Dominasi MAN Tana Toraja terus berlanjut di kategori yang sama melalui Nurmila (Kelas XII.2) dan Olivia Parura (Kelas XII.3) yang masing-masing berhasil menyabet Juara 2 Kategori Tanding Remaja. Tidak hanya tangguh dalam kategori tanding fisik, delegasi madrasah ini juga menunjukkan nilai estetika seni bela diri yang tinggi. Hal ini dibuktikan oleh Ibnu Sabil, siswa kelas XII.2, yang berhasil keluar sebagai Juara 2 pada Kategori Seni Tunggal IPSI. Melengkapi torehan manis tersebut, Nurfadillah Khalifah Fahsya yang juga duduk di kelas XI.2 berhasil meraih Juara 3 Kategori Tanding Remaja.

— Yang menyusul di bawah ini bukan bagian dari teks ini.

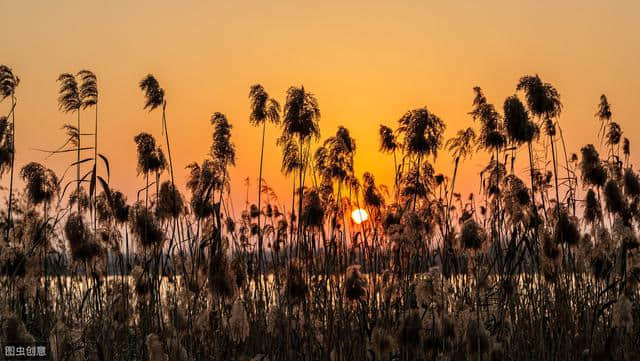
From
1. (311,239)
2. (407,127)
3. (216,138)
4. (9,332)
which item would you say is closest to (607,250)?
(407,127)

Keberhasilan luar biasa ini tidak lepas dari tangan dingin dan kawalan ketat Pak Sulthan Massora. Bertindak langsung sebagai official sekaligus Pembina Ekskul Pencak Silat Tapak Suci MAN Tana Toraja, beliau mendampingi penuh perjuangan para siswa selama empat hari pelaksanaan kompetisi di Parepare. Dedikasi penuh dan arahan strategis di pinggir gelanggang terbukti ampuh membakar semangat bertanding para atlet muda hingga mampu melampaui target.
"Seluruh proses rangkaian kegiatan kejuaraan telah diikuti dengan baik, dan hasil pencapaian anak-anak kita ini sangat luar biasa serta patut diapresiasi," ujar Sulthan Massora dalam laporan resminya pasca-kompetisi. Pihak madrasah pun menyampaikan rasa bangga yang mendalam atas dedikasi para siswa dan tim pembina yang telah mengharumkan nama madrasah di tingkat daerah dan Nasional.

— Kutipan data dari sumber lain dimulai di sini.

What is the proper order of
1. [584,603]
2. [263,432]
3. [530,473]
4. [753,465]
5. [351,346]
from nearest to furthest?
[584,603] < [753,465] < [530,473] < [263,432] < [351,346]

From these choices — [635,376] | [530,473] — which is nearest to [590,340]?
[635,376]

Kompetisi "Parepare Championship 3 Tahun 2026" sendiri merupakan salah satu ajang tolok ukur pembinaan atlet pencak silat usia remaja di Sulawesi Selatan. Dengan hasil yang dicapai ini, Ekskul Pencak Silat Tapak Suci MA Negeri Tana Toraja semakin mengukuhkan posisinya sebagai salah satu wadah bakat olahraga yang diperhitungkan. Prestasi ini diharapkan dapat menjadi stimulus dan motivasi bagi siswa-siswi lain untuk terus berprestasi, baik di bidang akademik maupun non-akademik. Tim kontingen kini telah kembali ke Tana Toraja dan bersiap untuk melanjutkan pembinaan rutin guna menghadapi turnamen-turnamen berikutnya.